Now remember, you don't NEED a lice professional and I really have a problem with professionals that tell people that you must use an expensive product or service in order to deal with lice effectively. I've seen too many hard-working, low-income families who put themselves at risk by throwing away hundreds of dollars and buckets of sanity over their lice problem because of some "expert advice". I've seen people who give up because they feel they will never be able to afford the cost of "treatments" or services.  You know, head lice was dealt with effectively before the invention of salons and chemicals and paid services and fancy tools.  Back in the day, if someone had head lice, you just got in some good light, buckled down, and nitpicked for hours, everyday, until the lice were gone.  Yes, that actually works.

Lice removal professionals are more like housekeepers than health care workers. Everyone can vacuum, but some people don't want to so they hire a cleaner.  Everyone can deal with their own head lice problem, but some people don't want to and that's OK as long as they can truly afford it.  There are times you might want to use the services of a lice professional. (Read my post about this here.) but it isn't a necessity AND using their services won't let you off the hook - you will still have to do lice checking and combing at home.

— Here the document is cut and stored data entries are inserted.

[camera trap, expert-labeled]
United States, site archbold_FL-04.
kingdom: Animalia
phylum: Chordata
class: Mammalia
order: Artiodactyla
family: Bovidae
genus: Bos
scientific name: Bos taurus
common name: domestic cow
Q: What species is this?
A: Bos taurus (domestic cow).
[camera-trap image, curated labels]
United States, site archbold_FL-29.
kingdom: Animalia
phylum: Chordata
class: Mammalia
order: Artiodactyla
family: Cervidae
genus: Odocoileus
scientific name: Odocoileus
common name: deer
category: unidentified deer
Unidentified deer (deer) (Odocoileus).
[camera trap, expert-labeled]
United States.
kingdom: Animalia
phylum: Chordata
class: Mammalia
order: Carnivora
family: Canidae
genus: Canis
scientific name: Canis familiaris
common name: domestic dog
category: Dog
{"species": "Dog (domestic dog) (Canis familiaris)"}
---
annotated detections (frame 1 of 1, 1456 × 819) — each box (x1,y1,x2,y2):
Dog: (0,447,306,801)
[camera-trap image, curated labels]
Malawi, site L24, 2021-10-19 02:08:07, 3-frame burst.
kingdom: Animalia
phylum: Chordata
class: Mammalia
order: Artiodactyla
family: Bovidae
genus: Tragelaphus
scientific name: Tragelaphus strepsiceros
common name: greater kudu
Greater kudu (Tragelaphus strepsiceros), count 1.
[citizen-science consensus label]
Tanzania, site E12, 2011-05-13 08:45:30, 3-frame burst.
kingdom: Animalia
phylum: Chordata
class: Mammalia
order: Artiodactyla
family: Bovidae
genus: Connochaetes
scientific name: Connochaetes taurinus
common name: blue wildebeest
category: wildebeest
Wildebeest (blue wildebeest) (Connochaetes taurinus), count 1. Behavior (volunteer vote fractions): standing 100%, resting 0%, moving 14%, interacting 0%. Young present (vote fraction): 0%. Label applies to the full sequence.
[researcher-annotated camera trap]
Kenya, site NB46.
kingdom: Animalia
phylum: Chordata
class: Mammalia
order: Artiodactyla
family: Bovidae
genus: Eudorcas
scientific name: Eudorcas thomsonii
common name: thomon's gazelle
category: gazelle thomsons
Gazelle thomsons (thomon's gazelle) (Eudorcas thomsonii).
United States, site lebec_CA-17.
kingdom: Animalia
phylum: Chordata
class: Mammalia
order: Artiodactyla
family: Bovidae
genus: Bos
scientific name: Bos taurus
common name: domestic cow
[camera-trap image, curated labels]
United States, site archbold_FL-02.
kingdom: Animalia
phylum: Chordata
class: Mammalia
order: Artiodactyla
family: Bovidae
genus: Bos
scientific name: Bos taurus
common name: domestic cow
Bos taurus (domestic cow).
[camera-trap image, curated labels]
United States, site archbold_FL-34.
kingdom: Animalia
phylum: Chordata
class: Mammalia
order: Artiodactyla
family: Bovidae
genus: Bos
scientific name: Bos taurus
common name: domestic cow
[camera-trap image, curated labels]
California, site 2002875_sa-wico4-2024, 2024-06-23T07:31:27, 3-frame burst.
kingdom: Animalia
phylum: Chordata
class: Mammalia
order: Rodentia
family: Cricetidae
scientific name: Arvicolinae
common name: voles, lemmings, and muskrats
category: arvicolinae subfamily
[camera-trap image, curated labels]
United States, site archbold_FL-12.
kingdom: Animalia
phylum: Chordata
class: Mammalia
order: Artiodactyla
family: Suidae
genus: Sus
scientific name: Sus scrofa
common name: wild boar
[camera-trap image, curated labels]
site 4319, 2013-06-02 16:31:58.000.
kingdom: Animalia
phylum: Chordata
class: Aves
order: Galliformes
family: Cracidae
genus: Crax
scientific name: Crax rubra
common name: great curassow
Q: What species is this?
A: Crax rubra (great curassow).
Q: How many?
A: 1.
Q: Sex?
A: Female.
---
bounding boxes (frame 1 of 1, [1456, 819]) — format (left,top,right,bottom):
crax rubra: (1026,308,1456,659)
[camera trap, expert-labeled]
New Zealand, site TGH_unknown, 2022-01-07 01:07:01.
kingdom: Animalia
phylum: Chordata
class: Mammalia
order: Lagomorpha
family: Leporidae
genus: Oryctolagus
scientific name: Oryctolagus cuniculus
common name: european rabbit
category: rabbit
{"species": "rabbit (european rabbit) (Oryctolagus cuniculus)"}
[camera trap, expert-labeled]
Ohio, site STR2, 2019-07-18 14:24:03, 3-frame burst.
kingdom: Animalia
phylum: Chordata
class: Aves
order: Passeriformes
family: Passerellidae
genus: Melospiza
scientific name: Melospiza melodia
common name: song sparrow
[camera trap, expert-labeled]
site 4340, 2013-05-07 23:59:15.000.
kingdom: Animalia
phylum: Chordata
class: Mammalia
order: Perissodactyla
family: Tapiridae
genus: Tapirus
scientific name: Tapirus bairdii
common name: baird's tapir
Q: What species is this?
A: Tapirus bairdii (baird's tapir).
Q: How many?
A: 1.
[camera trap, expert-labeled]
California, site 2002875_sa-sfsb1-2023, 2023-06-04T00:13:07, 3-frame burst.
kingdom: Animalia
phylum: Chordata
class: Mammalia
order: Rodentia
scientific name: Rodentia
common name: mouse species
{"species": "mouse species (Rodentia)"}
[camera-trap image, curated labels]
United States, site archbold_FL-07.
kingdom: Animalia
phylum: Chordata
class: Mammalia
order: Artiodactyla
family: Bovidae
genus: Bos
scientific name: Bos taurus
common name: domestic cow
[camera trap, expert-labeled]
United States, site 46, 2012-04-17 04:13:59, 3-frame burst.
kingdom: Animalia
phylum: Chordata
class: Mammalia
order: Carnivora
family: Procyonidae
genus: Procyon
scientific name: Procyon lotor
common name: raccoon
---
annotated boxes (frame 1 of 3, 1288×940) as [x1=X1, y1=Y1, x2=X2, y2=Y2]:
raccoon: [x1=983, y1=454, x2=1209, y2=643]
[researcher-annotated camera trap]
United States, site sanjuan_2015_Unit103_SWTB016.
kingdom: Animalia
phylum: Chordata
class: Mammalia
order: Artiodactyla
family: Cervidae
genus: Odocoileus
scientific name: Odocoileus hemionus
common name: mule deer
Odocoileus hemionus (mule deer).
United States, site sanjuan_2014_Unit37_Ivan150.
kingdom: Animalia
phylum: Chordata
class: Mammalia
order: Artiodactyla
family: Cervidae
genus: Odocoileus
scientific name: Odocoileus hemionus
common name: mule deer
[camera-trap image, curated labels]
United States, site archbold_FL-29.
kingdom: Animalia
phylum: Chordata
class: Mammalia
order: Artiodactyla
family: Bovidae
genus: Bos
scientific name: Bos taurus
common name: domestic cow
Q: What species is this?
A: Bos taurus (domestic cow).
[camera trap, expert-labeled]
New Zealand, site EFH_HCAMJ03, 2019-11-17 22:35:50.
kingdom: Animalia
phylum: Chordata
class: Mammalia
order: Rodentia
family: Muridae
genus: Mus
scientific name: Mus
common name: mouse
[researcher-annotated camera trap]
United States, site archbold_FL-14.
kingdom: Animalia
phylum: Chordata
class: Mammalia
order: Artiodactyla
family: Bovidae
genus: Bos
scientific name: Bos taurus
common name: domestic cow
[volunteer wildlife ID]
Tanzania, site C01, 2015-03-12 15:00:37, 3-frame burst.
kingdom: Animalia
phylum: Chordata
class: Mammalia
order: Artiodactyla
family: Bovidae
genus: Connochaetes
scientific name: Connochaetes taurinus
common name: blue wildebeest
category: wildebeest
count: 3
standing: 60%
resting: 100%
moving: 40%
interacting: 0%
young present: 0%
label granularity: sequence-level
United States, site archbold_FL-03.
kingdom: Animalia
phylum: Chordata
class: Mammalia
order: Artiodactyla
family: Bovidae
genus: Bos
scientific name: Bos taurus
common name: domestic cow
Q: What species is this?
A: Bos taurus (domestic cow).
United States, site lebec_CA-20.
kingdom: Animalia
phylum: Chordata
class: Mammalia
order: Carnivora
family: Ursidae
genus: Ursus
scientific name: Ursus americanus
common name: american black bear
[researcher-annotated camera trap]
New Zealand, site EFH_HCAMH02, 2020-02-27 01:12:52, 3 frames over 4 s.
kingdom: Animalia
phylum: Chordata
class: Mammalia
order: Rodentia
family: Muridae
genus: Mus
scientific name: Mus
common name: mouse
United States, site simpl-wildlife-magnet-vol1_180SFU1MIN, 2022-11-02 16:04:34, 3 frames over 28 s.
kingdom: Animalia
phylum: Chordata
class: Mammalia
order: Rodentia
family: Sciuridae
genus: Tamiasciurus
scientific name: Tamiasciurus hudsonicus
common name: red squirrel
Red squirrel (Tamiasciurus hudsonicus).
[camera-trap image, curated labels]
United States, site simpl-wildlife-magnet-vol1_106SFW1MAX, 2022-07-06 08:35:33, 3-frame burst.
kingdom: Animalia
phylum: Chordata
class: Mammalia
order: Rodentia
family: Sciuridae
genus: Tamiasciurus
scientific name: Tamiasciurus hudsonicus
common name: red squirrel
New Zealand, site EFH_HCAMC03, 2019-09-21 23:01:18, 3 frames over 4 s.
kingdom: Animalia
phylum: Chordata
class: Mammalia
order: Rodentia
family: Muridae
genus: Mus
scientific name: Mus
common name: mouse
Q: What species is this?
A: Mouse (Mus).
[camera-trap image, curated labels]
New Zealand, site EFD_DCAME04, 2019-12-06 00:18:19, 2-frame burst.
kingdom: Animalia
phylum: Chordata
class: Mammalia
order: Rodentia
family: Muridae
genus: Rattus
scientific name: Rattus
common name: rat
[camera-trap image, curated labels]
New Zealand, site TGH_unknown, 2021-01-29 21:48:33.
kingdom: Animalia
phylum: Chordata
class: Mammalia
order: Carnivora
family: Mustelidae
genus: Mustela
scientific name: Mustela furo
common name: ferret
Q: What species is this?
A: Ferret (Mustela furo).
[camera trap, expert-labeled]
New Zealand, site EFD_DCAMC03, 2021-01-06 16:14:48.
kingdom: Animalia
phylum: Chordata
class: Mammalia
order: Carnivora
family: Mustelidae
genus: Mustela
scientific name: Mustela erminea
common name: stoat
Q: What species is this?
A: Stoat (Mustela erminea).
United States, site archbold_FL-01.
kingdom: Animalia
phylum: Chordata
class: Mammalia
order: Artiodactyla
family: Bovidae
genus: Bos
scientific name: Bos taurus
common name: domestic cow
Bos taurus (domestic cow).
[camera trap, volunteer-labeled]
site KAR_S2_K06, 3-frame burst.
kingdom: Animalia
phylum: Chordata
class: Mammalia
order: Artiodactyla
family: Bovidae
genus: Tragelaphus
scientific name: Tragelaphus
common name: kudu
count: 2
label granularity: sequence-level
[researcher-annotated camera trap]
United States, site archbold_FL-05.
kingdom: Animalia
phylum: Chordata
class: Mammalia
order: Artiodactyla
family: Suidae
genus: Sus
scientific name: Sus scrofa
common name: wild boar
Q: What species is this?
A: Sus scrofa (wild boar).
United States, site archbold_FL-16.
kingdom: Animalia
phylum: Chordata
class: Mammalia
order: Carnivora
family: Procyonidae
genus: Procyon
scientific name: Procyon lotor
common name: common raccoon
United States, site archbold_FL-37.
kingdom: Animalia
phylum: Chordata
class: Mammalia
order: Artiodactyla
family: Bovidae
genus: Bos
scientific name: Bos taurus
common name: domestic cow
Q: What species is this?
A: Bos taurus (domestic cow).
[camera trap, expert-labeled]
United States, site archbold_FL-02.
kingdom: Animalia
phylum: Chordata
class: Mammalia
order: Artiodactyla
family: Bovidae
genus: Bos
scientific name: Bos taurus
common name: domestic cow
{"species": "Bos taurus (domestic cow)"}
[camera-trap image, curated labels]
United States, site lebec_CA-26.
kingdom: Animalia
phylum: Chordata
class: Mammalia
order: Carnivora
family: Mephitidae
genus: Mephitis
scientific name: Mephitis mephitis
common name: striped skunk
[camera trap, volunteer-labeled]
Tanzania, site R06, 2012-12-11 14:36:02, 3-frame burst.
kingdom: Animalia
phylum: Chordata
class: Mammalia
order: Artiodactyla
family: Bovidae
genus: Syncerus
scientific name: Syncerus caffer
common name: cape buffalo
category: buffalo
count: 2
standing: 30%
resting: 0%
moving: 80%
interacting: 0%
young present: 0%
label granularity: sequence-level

The lice are on your scalp. Don't let them mess with your mind.

My mother used to have this picture on a sweatshirt.  She was a woman known for her humour, but she was also known for how stressed out she could get. Normally, with life's stressors, we can cope.  Work can stress me out, but I can go home at the end of the day.  If the kids are stressing me out, I can usually find a sitter for a little while.  However, if you have head lice, you don't feel like you can get away from the stress - it's with you day and night, wherever you go,  and since lice problems aren't fixed in a day, you get to feel this stress over time. It can wear you down.

We have to be intentional about how we deal with this stress.  I covered this in the post below , but it so important to remember.  We work hard to get rid of head lice, but we also have to work hard to push past our own panic and fear.  I once met a woman who chose to sleep in her car in the winter thinking that the cold would kill the bugs.  You know, sleeping in freezing temperatures could also kill her!  Step out of your emotions and let your intellect help you assess the real risk of head lice over the perceived risk.

If you don't deal effectively with the head lice, what's the worst that could happen?
  • Your head could get really, really itchy.
  • You're hair wouldn't look pretty.
  • You could pass it to someone else.
  • In very rare cases, you can have a greater allergic reaction to head lice. (In the bazillion people I've met with head lice, I've only met one person to have a worse reaction - she had swollen glands and flu-like symptoms. Her doctor told her to take an over-the-counter antihistamine.)
If you go crazy dealing with head lice (spending tons of money, losing sleep, missing school/work, stressing out), what's the worst that could happen?
  • You could get very sick - physically and psychologically.
  • You could put your financial stability at risk. 
  • You could put a strain on your relationships.
  • You could lose your job or fall behind in school.
These problems are greater than the problem of having head lice. Head lice cause the first group of calamities.  We cause the rest.   Try to keep head lice in perspective.  Give head lice the attention they deserve, but don't give them one second more.